Oh my god, it’s been over an hour now and the estate planner's voice is really irritating. This appointment was supposed to be a joyous occasion where I cap off my week of productivity. I’ve retained my lady lawyer, my refinance is in the approval pipeline, my taxes are soon, so soon to be done. They’re confusing the shit out of this poor multi-million dollar business owner, lawyers, ugh. He seems like a really nice man, the lawyer is a pitbull and she’s on his side. I already know there are five kids, not sure if any are shared or they both came into the marriage with kids, I'm pretty sure it's a second marriage for at least one of them. He's a farmer, he's a nice man and direct. When he tries to be funny with the lawyer, it's like he's speaking a different language to her, I know that feeling. Oh snap, he just said, really calmly, "I am really confused, I really don't know what the hell you're talking about." Me neither, I can't follow her at all, she's making things wildly confusing. Yep, make a problem for someone and then charge them to fix it. My accountant, I don't even know where he is, he keep leaving, I think he's pretty bored too.
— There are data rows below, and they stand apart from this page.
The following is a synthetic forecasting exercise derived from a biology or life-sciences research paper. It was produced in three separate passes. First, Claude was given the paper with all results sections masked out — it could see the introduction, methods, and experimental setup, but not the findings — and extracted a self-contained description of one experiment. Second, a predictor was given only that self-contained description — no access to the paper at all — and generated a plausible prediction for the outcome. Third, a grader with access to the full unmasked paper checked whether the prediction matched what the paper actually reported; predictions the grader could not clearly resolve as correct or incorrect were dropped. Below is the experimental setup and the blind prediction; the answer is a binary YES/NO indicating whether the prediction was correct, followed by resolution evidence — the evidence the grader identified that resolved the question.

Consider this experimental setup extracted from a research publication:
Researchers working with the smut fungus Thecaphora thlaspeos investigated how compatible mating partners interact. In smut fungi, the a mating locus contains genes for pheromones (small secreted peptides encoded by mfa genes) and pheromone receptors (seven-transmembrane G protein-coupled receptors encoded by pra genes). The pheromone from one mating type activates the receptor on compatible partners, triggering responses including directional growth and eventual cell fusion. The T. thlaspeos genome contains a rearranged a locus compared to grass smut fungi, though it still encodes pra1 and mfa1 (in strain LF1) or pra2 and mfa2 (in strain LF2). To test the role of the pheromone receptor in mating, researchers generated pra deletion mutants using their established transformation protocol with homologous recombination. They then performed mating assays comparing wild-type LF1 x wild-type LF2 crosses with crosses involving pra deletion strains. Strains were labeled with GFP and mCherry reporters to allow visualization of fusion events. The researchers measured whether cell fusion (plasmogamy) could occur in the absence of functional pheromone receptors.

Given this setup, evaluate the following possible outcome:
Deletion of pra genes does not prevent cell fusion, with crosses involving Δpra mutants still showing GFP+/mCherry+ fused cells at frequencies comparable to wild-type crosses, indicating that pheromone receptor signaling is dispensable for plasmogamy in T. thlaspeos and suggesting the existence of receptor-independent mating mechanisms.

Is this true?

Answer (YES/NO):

The length of this appointment is going to cut into my gym time and defeat my goal of getting there 3x this week. Fair market value, insurance policies, who’s taking over the business, what if this one dies before that one, yikes!
70 minutes, I’m getting impatient. I’m not even sure why my accountant is on this call, he’s spoken up once.
Luckily Elsie has gotten an inheritance, so she’s all set either way.